Lawyers have warned that the government’s decision to allow the deletion of court judgments from an online database in the absence of a proper set of rules was a very dangerous one.
The Malta IT Law Association expressed its deep concern in a statement issued on Friday, in which it reacted to the decision to allow individuals to request that court cases decided against them be removed from a database.
Justice Minister Owen Bonnici justified the move on the grounds that it was in line with the ‘right to be forgotten’.
Subsequently, he reportedly expressed his disappointment that when he had called for a debate three years ago, his appeal had fallen on deaf ears.
However, in its reaction the association pointed out that it was the minister himself who had ignored their request for a meeting specifically on the right to be forgotten which they sent by email in November 2015.
As for the merits of the controversy itself, the IT lawyers said that removal of personal data from an online service administered by the government containing public records, especially court judgments, could not be compared to de-listing entries from an online search engine.
While noting that this was not an absolute right, the association said that one needed to consider other issues like public interest, the nature of the data in question and the importance of the material being deleted.
From a legal perspective, the association said that the right to be forgotten addressed four basic principles: transparency, justifiability, proportionality and necessity.
On the issue of transparency they remarked that the approach adopted by the government was “clearly flawed”, as there was no rule, policy or procedure regulating one’s right to request the deletion of a judgment from the online database.
Secondly, the IT lawyers said under the existing set-up individuals may be acquiesced to even if their request has no legal basis.
Read: Chamber of Advocates 'disturbed' by judiciary's statement
“It may simply be granted in order to pander to private persons’ disproportionate expectation of their rights, while creating a precedent for further unjustified requests,” the lawyers’ statement read.
They noted that the only exceptions were on issues relating to the privacy of minors and national security, which warrant exclusion from the database.

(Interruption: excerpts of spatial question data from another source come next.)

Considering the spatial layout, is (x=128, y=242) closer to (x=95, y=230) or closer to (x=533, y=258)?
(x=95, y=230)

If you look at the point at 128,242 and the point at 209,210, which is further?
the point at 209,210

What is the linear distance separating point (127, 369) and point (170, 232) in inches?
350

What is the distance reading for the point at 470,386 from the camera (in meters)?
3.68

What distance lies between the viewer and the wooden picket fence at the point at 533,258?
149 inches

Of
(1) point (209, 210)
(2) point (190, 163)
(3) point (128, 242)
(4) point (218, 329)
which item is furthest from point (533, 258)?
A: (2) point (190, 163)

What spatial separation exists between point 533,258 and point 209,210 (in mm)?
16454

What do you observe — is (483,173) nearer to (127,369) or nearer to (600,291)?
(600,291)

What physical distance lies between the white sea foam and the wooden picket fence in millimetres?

Furthermore, the association questioned the argument made by the government that the judgments had been deleted because they caused distress to the subjects, saying that such a consideration could be always cited, albeit to varying degrees.
As for the necessity of the right to erasure, lawyers warned that this should not be used as a type of “blank cheque” to rewrite one’s personal history.
If that were to happen, heinous crimes would be deleted from the record simply because it was not fair for a person’s criminal history to follow them for the rest of their lives, the lawyers said.
The association called for a debate on the introduction of laws to rehabilitate offenders and the impact on the right to be forgotten. It is only through a proper balance between this right and the relation to the public interest that limiting access to the online court judgments database could be reconciled, it said.